Dall’Ucraina a Grugliasco

A cura della Redazione

Fuggire all’improvviso dalla guerra e trovarsi senza nulla in un Paese straniero: poche parole che contengono tutte le sofferenze, le angosce, le preoccupazioni di chi, nei mesi scorsi, dall’Ucraina ha raggiunto l’Italia ed è arrivato anche qui nella nostra città.

Per il momento sono 29 le persone giunte all’inizio di marzo e seguite dalla Protezione Civile e dal Comune di Grugliasco.

La città intera non si è tirata indietro, si è subito attivata in tutti i modi per aiutare ad accogliere.

In prima battuta, l’Amministrazione comunale, che ha messo in campo tutte le risorse possibili per risolvere gli innumerevoli e spesso imprevedibili problemi: in primo luogo la sistemazione in alloggio e il cibo, ma anche la regolarizzazione dei documenti, le problematiche sanitarie, l’inserimento a scuola per i piccoli, il corso di italiano per gli adulti…

Accanto al Comune, commercianti, artigiani, imprenditori, associazioni e semplici cittadini, con iniziative di ogni genere, hanno offerto e offrono supporto in servizi e donazioni.

Accogliere, però, non significa solo fornire i beni essenziali, ma anche accompagnare, essere presenti in questo difficilissimo momento della vita di queste persone. Per questo il Comune aveva chiesto la disponibilità di volontari che stessero accanto in modo stabile ai profughi. Le nostre comunità hanno risposto: quattro tutor stanno seguendo quasi quotidianamente altrettante famiglie ucraine. Abbiamo chiesto di parlare di loro e della loro esperienza.

Olga è scappata da sola con i due figli, di cui uno diciassettenne: la sua paura, tra tutte le altre, era che appena diventato maggiorenne sarebbe stato arruolato.

Olena è fuggita a piedi con il figlio, con i colpi di fucile dietro di loro; dopo un massacrante viaggio in treno, si è sentita veramente in salvo solo dopo avere raggiunto la Polonia.

Nadia è scappata con i tre figli e un nipote: non avrebbe mai pensato di dover lasciare la sua città, ma sta cercando di trovare qualcosa di positivo anche in quest’esperienza.

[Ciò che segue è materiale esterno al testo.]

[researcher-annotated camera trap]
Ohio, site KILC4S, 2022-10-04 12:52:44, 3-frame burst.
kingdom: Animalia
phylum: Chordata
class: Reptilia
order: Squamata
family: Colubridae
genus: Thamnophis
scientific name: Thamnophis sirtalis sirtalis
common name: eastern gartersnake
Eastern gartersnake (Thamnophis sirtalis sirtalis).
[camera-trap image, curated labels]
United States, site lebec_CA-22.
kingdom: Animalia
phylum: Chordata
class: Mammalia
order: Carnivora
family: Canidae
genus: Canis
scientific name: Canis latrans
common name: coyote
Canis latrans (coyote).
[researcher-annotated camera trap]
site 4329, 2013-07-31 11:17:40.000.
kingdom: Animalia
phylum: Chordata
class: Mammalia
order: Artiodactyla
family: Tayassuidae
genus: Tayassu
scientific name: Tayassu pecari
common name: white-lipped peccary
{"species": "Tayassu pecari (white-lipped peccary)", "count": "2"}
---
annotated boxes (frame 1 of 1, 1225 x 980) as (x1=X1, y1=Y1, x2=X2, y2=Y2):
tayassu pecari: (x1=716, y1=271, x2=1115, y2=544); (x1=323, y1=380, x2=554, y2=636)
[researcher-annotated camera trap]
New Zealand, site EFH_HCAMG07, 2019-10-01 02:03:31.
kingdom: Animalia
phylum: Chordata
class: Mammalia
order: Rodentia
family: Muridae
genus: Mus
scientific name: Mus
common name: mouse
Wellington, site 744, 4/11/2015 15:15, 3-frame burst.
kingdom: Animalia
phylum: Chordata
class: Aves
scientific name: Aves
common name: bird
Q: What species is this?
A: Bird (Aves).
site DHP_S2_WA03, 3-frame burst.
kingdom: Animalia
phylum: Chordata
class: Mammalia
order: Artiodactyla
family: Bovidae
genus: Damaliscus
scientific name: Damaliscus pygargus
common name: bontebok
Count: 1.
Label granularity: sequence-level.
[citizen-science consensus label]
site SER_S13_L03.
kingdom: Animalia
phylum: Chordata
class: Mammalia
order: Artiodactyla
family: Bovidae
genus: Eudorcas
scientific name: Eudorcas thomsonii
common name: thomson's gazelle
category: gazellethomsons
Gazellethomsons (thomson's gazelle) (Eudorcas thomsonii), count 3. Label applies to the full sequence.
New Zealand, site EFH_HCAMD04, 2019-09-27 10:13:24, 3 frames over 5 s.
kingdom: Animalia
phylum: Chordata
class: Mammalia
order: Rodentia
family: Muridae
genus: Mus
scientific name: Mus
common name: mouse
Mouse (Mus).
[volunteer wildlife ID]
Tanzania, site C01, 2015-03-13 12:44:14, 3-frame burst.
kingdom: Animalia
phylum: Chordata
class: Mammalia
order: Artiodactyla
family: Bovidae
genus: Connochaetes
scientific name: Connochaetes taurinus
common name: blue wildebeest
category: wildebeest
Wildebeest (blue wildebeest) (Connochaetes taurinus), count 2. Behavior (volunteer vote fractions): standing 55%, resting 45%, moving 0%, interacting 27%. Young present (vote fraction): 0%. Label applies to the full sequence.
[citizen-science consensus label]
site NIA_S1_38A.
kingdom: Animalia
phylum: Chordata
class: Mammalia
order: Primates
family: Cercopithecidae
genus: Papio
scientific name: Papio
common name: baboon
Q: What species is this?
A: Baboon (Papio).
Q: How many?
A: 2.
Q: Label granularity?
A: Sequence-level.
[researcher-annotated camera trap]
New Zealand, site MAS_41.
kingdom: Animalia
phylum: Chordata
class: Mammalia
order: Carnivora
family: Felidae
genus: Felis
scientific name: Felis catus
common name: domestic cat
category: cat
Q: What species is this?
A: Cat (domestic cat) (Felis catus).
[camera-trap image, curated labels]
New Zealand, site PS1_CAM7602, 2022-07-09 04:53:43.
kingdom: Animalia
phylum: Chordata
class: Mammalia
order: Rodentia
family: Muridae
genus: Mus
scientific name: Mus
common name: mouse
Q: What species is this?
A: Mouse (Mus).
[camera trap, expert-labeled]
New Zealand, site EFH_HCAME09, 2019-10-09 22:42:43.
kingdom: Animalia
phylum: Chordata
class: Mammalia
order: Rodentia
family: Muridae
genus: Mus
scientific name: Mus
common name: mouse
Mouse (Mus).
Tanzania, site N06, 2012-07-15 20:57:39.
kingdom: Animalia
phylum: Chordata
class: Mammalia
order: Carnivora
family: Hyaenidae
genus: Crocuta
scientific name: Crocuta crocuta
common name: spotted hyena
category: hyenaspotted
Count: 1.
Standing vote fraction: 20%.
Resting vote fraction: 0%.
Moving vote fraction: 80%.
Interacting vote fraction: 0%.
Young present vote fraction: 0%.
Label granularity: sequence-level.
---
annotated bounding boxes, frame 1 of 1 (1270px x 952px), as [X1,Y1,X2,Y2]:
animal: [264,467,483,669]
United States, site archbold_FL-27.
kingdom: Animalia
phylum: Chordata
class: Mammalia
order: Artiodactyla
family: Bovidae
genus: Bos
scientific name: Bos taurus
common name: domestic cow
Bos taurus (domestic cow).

E poi ci sono ancora Xenia, che ha dovuto lasciare il marito poco dopo il matrimonio e ora è ospitata in famiglia; Olga e Alexander, lei docente universitaria e lui ingegnere, qui con la figlia Nastya e il nipotino… Storie tutte simili e tutte diverse, che racchiudono un dramma immenso per ciascuno di loro.

Ma cosa significa in concreto stare vicino? Significa semplicemente esserci, stare accanto a partire dalle cose più banali: accompagnare al mercato, far vedere dove sono i negozi, i parchi giochi, le farmacie, accompagnare dal medico, a fare il vaccino… farsi portavoce con il Comune per piccole o grandi necessità che sopravvengono. Ma è evidente che è la relazione l’aspetto più importante. Occorre saper ascoltare con attenzione, cercando un equilibrio tra il soddisfare i bisogni e il rispetto della dignità. Colpisce il loro riserbo, la loro “paura di disturbare”. Colpisce il linguaggio che va ben oltre le parole: senza conoscere una parola di ucraino, gli occhi pieni di lacrime fanno capire che stanno parlando del loro Paese…

Colpisce la gratitudine: Olga dice che, quando fa lezione in DAD ai suoi studenti a Odessa, non dimentica mai di dire quanto sia stata ben accolta in Italia.

Altro compito del tutor è di non lasciare sole le famiglie, di cercare di inserirle, per quanto possibile, nel tessuto della comunità in modo che non si sentano isolate. Diventa quindi fondamentale sentirsi spesso, anche solo per chiedere “Come state? Facciamo un giro al parco? Stasera andiamo insieme al concerto?”. Ma generalmente il mezzo migliore per sciogliere il ghiaccio è una cena con amici, una scampagnata nei dintorni, un giro a Torino.

Quali sono le motivazioni che hanno spinto i tutor a prendere questo impegno? Una è la più semplice, la risposta alla domanda che si sono fatti in tanti: ma se fosse successo a noi, che cosa avremmo voluto trovare in un Paese completamente sconosciuto? Vorremmo sì degli aiuti, ma anche dei volti amici.

Dal punto di vista cristiano, c’è chi ha fatto propria la parabola del buon samaritano: non ci si può girare dall’altra parte di fronte a questa tragedia, bisogna mettersi in gioco.

Chi ha messo a disposizione la casa o ha accolto qualcuno nella propria abitazione l’ha visto come un gesto naturale, è stato spontaneo aprire la porta senza farsi troppi problemi, perché l’accoglienza non è solamente uno spazio fisico, ma uno spazio del cuore.